Luciano Ganci, Maria Katzarava, Francesco Landolfi; Bologna Theatre Chorus/Guillermo García Calvo; dir. Graham Vick (Parma, 2017)
Naxos DVD: 2.110590; Blu-ray: NBD0084V 119 mins
Graham Vick’s production of Stiffelio is a triumph. This orphan amongst Verdi’s early operas, lost to most modern audiences until 1968, emerges in a production from the 2017 Verdi Festival in Parma as an edgy and deeply uncomfortable exploration of the frontier between social intolerance and personal choice. A 19th-century Catholic Italian audience may have scorned a story with a firebrand Protestant pastor as its hero and decided that adultery and divorce in modern dress were best swept under the carpet, but Verdi’s slice of modern life – his first before La traviata – resonates strongly today.

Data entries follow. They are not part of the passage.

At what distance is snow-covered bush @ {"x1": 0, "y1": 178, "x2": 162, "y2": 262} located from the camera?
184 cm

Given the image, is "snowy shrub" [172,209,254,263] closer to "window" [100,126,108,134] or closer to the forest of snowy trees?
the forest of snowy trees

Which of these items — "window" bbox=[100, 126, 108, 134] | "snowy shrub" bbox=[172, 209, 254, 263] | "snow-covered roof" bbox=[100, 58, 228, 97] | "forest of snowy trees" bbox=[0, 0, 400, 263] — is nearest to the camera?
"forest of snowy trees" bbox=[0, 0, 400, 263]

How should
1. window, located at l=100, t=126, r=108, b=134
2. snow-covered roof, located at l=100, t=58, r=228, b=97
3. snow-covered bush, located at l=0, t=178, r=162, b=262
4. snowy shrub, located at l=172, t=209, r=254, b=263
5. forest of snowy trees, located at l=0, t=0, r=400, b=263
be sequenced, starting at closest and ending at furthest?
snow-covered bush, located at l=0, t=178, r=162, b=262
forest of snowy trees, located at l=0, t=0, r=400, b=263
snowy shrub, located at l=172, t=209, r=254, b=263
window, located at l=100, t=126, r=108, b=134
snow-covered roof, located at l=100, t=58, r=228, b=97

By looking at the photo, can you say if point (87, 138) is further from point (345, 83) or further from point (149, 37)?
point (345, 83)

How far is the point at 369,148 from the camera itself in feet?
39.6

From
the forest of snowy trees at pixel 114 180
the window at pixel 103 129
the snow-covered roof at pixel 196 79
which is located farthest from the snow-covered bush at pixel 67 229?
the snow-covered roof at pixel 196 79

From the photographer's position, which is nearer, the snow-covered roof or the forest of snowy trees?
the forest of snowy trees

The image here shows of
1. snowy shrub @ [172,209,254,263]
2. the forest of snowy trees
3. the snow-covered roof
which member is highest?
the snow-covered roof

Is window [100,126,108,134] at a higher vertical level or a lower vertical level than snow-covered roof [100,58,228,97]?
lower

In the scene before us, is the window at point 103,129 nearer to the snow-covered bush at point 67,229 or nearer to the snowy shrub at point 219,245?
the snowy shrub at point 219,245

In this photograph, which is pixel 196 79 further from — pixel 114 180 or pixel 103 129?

Vick’s production transforms Parma’s Teatro Farnese; the seats are removed and the drama is acted out on a series of rolling platforms in the stalls arena. The lines between the viewer and the viewed are blurred, challenging the comfortable assumption that music drama is something that happens to other people across the footlights. When two gay men are beaten by priests, rabble roused by pastor Stiffelio, are they actors or audience? Luciano Ganci is a splendid Stiffelio, a conflicted hero torn between revenge for his wife’s adultery and a belief in forgiveness. Francesco Landolfi is a useful Stankar but it’s the Mexican soprano Maria Katzarava as his daughter Lina, married to the bible-bashing pastor, who sings her heart out as she walks the line between sacred and sexually profane love. Hers is a rich and expressive voice and nowhere more so than in the duets with her husband. If communication between the conductor, Guillermo García Calvo and his singers sometimes falters, who cares? This is music-drama with an equal stress on both words.